A critical vulnerability identified as CVE-2026-5760 has been discovered in SGLang, an open-source framework used to serve large language models, potentially allowing attackers to execute arbitrary code on affected systems. The flaw carries a CVSS score of 9.8, indicating a severe risk to impacted deployments.
The issue originates in the platform’s /v1/rerank endpoint, where attackers can exploit the system by introducing a specially crafted GPT Generated Unified Format (GGUF) model file. This malicious file embeds a payload within the tokenizer.chat_template parameter, which is processed during runtime. When triggered, it leads to the execution of unauthorized Python code on the server.
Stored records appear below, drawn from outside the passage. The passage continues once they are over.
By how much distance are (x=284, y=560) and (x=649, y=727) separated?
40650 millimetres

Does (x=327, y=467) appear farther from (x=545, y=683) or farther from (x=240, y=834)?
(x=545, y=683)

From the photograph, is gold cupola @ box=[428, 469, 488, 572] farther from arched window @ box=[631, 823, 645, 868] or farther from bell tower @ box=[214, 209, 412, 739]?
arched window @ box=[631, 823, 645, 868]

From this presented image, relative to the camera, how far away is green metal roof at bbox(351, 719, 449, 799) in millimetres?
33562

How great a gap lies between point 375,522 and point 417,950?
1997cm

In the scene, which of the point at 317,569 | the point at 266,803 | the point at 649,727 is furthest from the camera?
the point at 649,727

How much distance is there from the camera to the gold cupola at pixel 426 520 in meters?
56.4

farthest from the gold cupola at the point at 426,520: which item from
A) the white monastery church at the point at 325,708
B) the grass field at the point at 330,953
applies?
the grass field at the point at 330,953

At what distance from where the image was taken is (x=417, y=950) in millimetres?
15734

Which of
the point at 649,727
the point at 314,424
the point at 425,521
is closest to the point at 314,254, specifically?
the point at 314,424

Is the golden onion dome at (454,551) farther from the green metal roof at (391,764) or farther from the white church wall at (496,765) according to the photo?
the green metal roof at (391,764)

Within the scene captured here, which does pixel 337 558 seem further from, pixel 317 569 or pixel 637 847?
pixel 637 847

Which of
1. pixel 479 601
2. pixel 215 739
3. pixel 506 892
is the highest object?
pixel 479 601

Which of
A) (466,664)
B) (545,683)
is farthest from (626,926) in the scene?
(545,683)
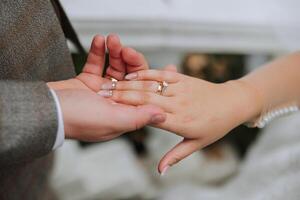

According to advisory details, “the malicious template is rendered, executing the attacker’s arbitrary Python code on the server,” effectively granting remote code execution (RCE) capabilities within the SGLang environment.
The vulnerability stems from the use of an unsandboxed Jinja2 templating environment. Without proper restrictions, this setup allows server-side template injection (SSTI), enabling attackers to bypass safeguards and run arbitrary commands.
The attack process typically involves creating a malicious model, distributing it through platforms such as model repositories, and tricking a user into loading it into their SGLang deployment. Once activated through the reranking endpoint, the payload executes, potentially leading to system compromise, data exfiltration, lateral movement across networks, or denial-of-service conditions.
Security researchers highlighted that the vulnerability requires no authentication and minimal user interaction, making it particularly dangerous for systems exposed to untrusted networks. The flaw has also been compared to similar high-severity issues previously identified in other AI model-serving frameworks, indicating a recurring risk pattern in AI infrastructure.